[Saved entries]
————————

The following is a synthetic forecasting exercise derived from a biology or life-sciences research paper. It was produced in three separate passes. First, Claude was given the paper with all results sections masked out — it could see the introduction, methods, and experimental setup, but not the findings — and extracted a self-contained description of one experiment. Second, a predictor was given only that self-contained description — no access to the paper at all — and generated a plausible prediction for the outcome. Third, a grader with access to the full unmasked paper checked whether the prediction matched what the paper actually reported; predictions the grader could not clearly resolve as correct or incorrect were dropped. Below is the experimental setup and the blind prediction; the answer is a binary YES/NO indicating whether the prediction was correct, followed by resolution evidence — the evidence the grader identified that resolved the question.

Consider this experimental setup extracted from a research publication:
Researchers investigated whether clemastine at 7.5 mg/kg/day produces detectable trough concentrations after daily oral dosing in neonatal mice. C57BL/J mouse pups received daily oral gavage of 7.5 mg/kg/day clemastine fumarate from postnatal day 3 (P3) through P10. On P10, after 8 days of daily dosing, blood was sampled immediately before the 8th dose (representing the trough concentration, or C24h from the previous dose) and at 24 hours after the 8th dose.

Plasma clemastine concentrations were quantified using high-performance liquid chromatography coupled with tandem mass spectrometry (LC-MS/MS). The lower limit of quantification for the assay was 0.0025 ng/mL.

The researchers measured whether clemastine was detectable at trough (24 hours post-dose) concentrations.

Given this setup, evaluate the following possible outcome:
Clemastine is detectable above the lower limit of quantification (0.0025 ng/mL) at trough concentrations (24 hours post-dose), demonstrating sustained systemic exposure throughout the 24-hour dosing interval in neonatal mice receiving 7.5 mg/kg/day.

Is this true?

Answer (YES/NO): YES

————————

**Problem statement**
Starting from the line that contains "Researchers investigated whether", give again every line to the last line of the data, exactly. Include nothing else.

**Answer space**
Researchers investigated whether clemastine at 7.5 mg/kg/day produces detectable trough concentrations after daily oral dosing in neonatal mice. C57BL/J mouse pups received daily oral gavage of 7.5 mg/kg/day clemastine fumarate from postnatal day 3 (P3) through P10. On P10, after 8 days of daily dosing, blood was sampled immediately before the 8th dose (representing the trough concentration, or C24h from the previous dose) and at 24 hours after the 8th dose.

Plasma clemastine concentrations were quantified using high-performance liquid chromatography coupled with tandem mass spectrometry (LC-MS/MS). The lower limit of quantification for the assay was 0.0025 ng/mL.

The researchers measured whether clemastine was detectable at trough (24 hours post-dose) concentrations.

Given this setup, evaluate the following possible outcome:
Clemastine is detectable above the lower limit of quantification (0.0025 ng/mL) at trough concentrations (24 hours post-dose), demonstrating sustained systemic exposure throughout the 24-hour dosing interval in neonatal mice receiving 7.5 mg/kg/day.

Is this true?

Answer (YES/NO): YES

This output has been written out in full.